## PASSAGE TO READ
=== Section Start ===

Cochran seemed destined for this path. She has always created, and she has always connected. One of only a handful of African-American art students at the University of Georgia when she attended and taught there, she created a club for them called the US Collective, which exists to this day.
“She showed us how to find a path by leading by example, because there were so few of us,” says her former student Rodrecus Davis, now department head of Visual and Performing Arts at Grambling University. “She opened up how we thought about ourselves while she was setting a standard of fostering excellence.”
A multi-media artist who draws, paints, sculpts and creates collages, Cochran is drawn to ambitious installations. Her professor, Judith McWillie, recalls a piece that exemplified the artist’s style. “She configured these ritualistic and ‘found’ objects that evoked the imagery from the Black church that was mindful of the struggle. It compressed at least 30 years of African-American history into one display. Everything Marie does is layered, ambitious and evocative like that.”
Cochran holds a BFA from the Lamar Dodd School of Art at UGA and an MFA from the Art Institute of Chicago, and she has shown work at the Studio Museum in Harlem, Spelman College Museum of Fine Art and the High Museum of Art.
But her focus these days is on the Affrilachian Art Project, which encompasses all forms of expression including music and literature and has contributed to something Cochran likens to a “Harlem Renaissance” in the hills.
Dom Flemons of the Carolina Chocolate Drops, a Black old-time string band that won a Grammy for the 2010 album “Genuine Negro Jig,” sums up the nesting-doll approach of Cochran’s Affrilachian Art Project: “Marie is trying to bring awareness and understanding to a marginalized group within a marginalized group, to talk about how they intersect and enrich each other.”

=== Section End ===

## DATA BLOCK
=== Section Start ===

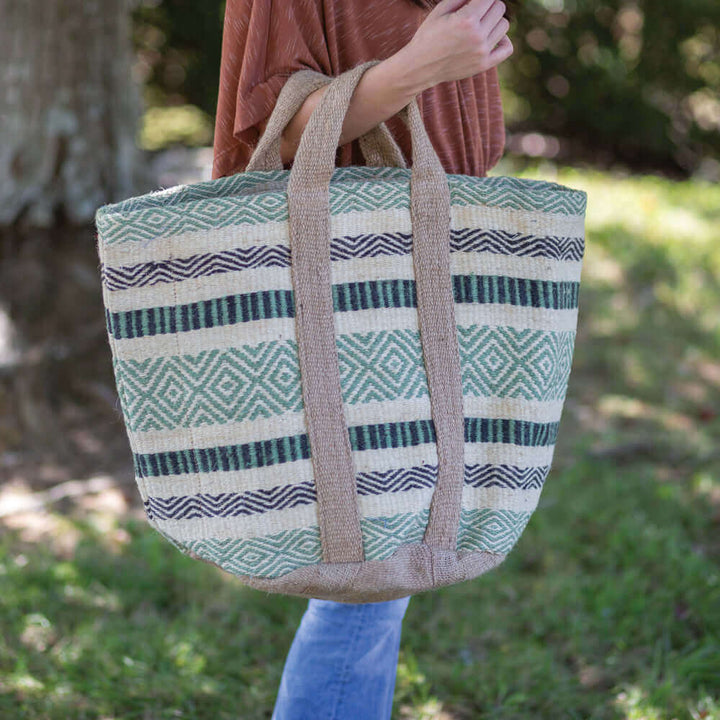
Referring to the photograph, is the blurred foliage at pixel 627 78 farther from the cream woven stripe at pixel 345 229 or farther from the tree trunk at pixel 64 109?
the cream woven stripe at pixel 345 229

=== Section End ===

## WORK INSTRUCTIONS
Please continue the article about Marie Cochran and her Affrilachian Art Project, writing on from the closing quote by Dom Flemons.

## RESPONSE BELOW
It’s a tricky endeavor.
“Appalachia is stereotyped,” says Cochran. “Black people are stereotyped. I want to dispel stereotypes of both. I vow to honor the messy, bittersweet contrast of my home region’s historic challenges.”
Currently, Cochran is collaborating with photojournalist Chris Aluka Berry on “Affrilachia: The Remnant That Remains,” a collection of photographs of Black people in the region. One of his treasures is a shot of an annual Black camp meeting in White County that dates back to 1886.
“Outsiders think Appalachia is just ignorant white people,” Berry says of the stereotypes that plague the region. “But I’ve met some of the smartest people in my life there, white and black. Throughout their history these people have had to lean on each other, so I think race relations are actually a little better here than in Atlanta.”
Their project celebrates that neighborliness, but because the Black experience inevitably entails a history of pain in this country, the Affrilachian Art Project also has tackled subjects such as environmental racism and institutional discrimination in education. The city of Asheville last year commissioned a mural of the words “Black Lives Matter” to be painted on a street encircling a plaza that contains a monument to Zebulon Vance, a Confederate governor with a Klan history. Cochran was the lead artist in charge of the word “Matter.”
The Lehman Brady visiting professor at Duke University and the University of North Carolina at Chapel Hill, Cochran is the subject an exhibition at Piedmont College in Demorest through March 25. “Marie T. Cochran: Notes of an Affrilachian Daughter in the Time of Covid” features a different installation every week incorporating photographs, sculptures and drawings. The two constants will be a short film explaining the concept of the Affrilachian Art Project and on one wall, a panoramic photograph of the north Georgia mountains.
“The mountains are my home,” says Cochran. “I claim them.”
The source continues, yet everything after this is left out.